Records excerpted from a collection
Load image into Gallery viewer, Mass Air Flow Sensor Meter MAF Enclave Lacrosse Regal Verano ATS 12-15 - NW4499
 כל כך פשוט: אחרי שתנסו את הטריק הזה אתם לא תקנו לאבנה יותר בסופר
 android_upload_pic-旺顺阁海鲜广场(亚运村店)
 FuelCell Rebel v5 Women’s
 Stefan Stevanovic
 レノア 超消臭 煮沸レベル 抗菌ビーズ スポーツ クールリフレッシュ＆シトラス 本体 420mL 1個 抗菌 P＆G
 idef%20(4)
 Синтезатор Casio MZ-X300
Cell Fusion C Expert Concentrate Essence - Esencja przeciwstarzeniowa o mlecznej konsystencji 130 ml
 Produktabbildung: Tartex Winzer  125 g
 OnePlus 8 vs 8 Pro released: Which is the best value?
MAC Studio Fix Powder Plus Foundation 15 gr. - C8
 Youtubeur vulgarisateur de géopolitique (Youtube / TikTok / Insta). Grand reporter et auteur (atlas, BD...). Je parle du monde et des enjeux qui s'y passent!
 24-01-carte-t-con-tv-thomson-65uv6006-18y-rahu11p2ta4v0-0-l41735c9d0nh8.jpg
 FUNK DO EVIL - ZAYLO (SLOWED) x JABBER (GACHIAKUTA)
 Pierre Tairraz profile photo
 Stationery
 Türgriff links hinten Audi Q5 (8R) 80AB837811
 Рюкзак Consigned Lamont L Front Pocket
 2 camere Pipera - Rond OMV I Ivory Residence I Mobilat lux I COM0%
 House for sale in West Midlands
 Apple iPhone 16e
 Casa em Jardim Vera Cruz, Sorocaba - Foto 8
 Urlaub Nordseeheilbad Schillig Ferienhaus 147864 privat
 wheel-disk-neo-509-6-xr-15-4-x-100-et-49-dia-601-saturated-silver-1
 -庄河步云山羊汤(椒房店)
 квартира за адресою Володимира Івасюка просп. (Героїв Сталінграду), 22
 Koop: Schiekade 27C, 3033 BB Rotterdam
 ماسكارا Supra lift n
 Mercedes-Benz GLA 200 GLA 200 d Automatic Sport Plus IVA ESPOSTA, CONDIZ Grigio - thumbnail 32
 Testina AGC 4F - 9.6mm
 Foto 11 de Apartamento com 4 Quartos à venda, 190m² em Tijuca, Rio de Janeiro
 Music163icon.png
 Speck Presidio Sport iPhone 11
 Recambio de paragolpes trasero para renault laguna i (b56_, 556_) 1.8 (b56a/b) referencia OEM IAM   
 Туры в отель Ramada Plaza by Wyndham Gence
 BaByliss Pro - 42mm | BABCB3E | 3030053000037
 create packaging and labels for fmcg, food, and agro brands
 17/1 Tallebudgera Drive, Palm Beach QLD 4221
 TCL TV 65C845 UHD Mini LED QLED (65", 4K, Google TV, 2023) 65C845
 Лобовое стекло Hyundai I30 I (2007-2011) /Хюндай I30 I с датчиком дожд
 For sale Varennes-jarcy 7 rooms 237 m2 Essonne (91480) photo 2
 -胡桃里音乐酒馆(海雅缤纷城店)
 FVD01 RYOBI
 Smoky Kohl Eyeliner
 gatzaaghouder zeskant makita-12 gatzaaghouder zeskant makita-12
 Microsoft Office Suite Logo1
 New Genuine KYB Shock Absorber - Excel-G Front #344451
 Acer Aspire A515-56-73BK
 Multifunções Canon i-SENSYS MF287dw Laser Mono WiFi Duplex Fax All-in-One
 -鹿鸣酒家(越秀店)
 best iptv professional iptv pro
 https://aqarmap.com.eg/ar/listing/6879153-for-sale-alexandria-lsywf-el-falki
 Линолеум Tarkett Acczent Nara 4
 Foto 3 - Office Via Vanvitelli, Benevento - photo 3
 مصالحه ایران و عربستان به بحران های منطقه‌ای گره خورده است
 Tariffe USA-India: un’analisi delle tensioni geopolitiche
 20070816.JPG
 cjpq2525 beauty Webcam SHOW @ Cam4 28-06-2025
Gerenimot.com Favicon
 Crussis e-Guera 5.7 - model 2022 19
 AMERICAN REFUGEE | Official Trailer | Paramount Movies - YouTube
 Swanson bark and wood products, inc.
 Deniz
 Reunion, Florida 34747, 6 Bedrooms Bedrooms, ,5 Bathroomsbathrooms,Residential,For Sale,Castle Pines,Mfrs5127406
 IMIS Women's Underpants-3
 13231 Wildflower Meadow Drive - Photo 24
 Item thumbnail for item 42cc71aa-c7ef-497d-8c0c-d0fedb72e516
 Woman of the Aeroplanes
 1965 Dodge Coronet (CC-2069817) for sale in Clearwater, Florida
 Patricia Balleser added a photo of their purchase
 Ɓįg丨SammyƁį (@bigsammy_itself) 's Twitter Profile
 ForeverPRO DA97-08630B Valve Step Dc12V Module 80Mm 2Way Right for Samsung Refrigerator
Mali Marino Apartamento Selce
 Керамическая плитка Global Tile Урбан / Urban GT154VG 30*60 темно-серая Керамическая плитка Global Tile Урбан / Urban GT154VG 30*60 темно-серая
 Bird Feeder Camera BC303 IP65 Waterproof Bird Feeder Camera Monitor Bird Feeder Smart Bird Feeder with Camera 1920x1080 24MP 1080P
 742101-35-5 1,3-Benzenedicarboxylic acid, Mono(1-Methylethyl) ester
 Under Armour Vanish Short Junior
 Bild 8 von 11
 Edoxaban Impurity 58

▸ **Task details**
Among the entries above, copy exactly only the lines starting with the one containing "Stefan Stevanovic" and going through the one containing "квартира за адресою", both ends included.

▸ **Completed exercise**
 Stefan Stevanovic
 レノア 超消臭 煮沸レベル 抗菌ビーズ スポーツ クールリフレッシュ＆シトラス 本体 420mL 1個 抗菌 P＆G
 idef%20(4)
 Синтезатор Casio MZ-X300
Cell Fusion C Expert Concentrate Essence - Esencja przeciwstarzeniowa o mlecznej konsystencji 130 ml
 Produktabbildung: Tartex Winzer  125 g
 OnePlus 8 vs 8 Pro released: Which is the best value?
MAC Studio Fix Powder Plus Foundation 15 gr. - C8
 Youtubeur vulgarisateur de géopolitique (Youtube / TikTok / Insta). Grand reporter et auteur (atlas, BD...). Je parle du monde et des enjeux qui s'y passent!
 24-01-carte-t-con-tv-thomson-65uv6006-18y-rahu11p2ta4v0-0-l41735c9d0nh8.jpg
 FUNK DO EVIL - ZAYLO (SLOWED) x JABBER (GACHIAKUTA)
 Pierre Tairraz profile photo
 Stationery
 Türgriff links hinten Audi Q5 (8R) 80AB837811
 Рюкзак Consigned Lamont L Front Pocket
 2 camere Pipera - Rond OMV I Ivory Residence I Mobilat lux I COM0%
 House for sale in West Midlands
 Apple iPhone 16e
 Casa em Jardim Vera Cruz, Sorocaba - Foto 8
 Urlaub Nordseeheilbad Schillig Ferienhaus 147864 privat
 wheel-disk-neo-509-6-xr-15-4-x-100-et-49-dia-601-saturated-silver-1
 -庄河步云山羊汤(椒房店)
 квартира за адресою Володимира Івасюка просп. (Героїв Сталінграду), 22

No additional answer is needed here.